Meu corpo ficou congelado de medo. Tinha uma presença. Algo estava me segurando, impedindo-me de correr para o mais longe possível.

Ventania!

 — Falhas, consertar os seus defeitos, agora é a hora. É um destino inevitável, o tempo continua sem parar independente dos conflitos que estejam diante de você. — Uma voz ecoou pelo templo me dando uma leve dor de cabeça.

Ghn! — Eu grunhi com a dor repentina enquanto tentava me manter imóvel. Meus olhos estavam fixados no metal pontudo parado ao lado da minha face.

A lâmina se deteriorou espalhando uma fumaça negra pelo ar.

 — Não se limite apenas em seguir ordens ou provar seu valor aos outros. — disse a misteriosa e distorcida entonação.

Era uma silhueta brilhante como uma estrela no céu da noite, entretanto sua luminosidade era contida por um véu de trevas que cobria tudo ao meu redor.

— Seu destino depende inteiramente de você agora. Siga seu próprio caminho.

A voz da entidade reluzente engoliu o ambiente e a escuridão se dissipou em uma explosão crepitante de luz.

Vupt! Vupt!

No último segundo eu vi dois vultos pularem na minha direção. Minha consciência se esvaiu por completo sendo consumida pela luz.

 

[Jack]

 

Eu me aproximava cada vez mais do grande galpão abandonado. Esse era certamente o local perfeito para o meu “suicídio perfeito”.

Dando um último passo à frente eu adentrei o local. Uma poeira subiu. Era bem sujo e o metal das paredes e teto estavam enferrujados.

Haviam caixas também metálicas totalmente corroídas nos cantos, no centro do teto havia uma abertura aos céus.

A luz da lua passava pelas grades dessa abertura iluminando o centro do galpão escuro. Era como se fosse feito pra me chamar atenção.

Caminhando até a luz eu tirei a lâmina de dentro do bolso. Os meus passos ecoaram. Quanto mais o som se espalhava em meio ao silêncio eu sentia uma tenção caindo sobre mim.

“Isso é medo? Ainda sou capaz de sentir coisas assim?”, essas foram as perguntas que começaram a girar em minha mente.

Sendo totalmente banhado pelos raios lunares, eu cessei meus passos e olhei para cima em direção aos céus.

Eu virei a parte afiada da lâmina contra minha garganta e comecei a suar frio. Meus braços tremiam à medida que a lâmina banhada pelo cinza da lua se aproximava.

Meu sangue ficando frio, os ventos gélidos batendo sobre as paredes de metal, grilos cantando, tudo parecia estar mais intenso do que o normal, uma pressão tanto sobre minha mente quanto sobre meu físico. Esse era o peso do último momento da vida de um ser?

Não. Isso obviamente era medo, mas eu me neguei em pensar sobre tal questão. Eu estava persistente em negar isso, afinal eu só queria morrer.

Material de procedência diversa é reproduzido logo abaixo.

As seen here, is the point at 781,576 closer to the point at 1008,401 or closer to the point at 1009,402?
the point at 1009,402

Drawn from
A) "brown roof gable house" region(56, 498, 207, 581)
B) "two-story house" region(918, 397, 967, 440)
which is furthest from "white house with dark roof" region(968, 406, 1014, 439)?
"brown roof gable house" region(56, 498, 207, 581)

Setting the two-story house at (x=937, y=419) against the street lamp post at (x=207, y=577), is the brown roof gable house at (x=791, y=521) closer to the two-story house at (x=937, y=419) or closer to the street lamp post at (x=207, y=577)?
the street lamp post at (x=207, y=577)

Sem me dar conta, lágrimas começaram a escorrer dos meus olhos. A umidade se espalhando lentamente sobre minhas bochechas e caindo pelo meu queixo... eu tinha me tocado da gravidez de tudo isso.

Era uma loucura completa de fato. Como eu sequer havia chegado a esse ponto?  

Bom, eu imagino que o próprio destino contribuiu para que eu chegasse a esse ponto, eu estava realmente em desespero.

A única coisa que realmente faria a diferença seria isso, destruir a mim mesmo, minha própria existência. Foi essa minha conclusão.

Eu empurrei a lâmina pra dentro da minha garganta com todas as forças do meu corpo, mas uma queimação tomou conta dos meus braços.

Os músculos travaram.

 — Gh! Mas que merda?

Tive uma sensação estranha, era como se algo acabasse de me acorrentar.

Uma força inexplicável estava impedindo que eu rasgasse minha garganta mesmo que eu estivesse usando todas as minhas forças para esse infame ato.

Minha visão ficou turva subitamente.

Eu tentei forçar meus braços, mas escutei um barulho agudo que adentrou os meus ouvidos violentamente. Dor de cabeça e náuseas se manifestaram sobre mim.  

 — Ugh! — Minha voz se distorceu enquanto eu tentava enterrar a maldita faca na minha garganta.

“Droga! Por que não consigo... por que não consigo me matar?”

Minha visão passou a oscilar, tudo o que eu via eram vultos borrados ao meu redor.

De repente uma escuridão começou a tomar tudo e transformando-se em uma verdadeira nebulosa negra se expandiu pelos arredores como uma cortina.

A cortina de trevas cobria não só a luz, mas também todo o cenário que me rodeava, fui deixado no completo vazio.

 — Frustração... você está frustrado, não é?

Uma voz ecoou pelo cenário sem cor.

Eu tentei olhar para os lados, para os cantos, só que meu corpo estava completamente congelado, totalmente inerte no meio da escuridão.

A única coisa que consegui fazer foi movimentar meus olhos pelo meio do abismo.

“Vozes... estou louco?”, indaguei em pensamentos.

 — Entendo, você é alguém crucial aqui... aquele que apenas sofreu grande parte do tempo.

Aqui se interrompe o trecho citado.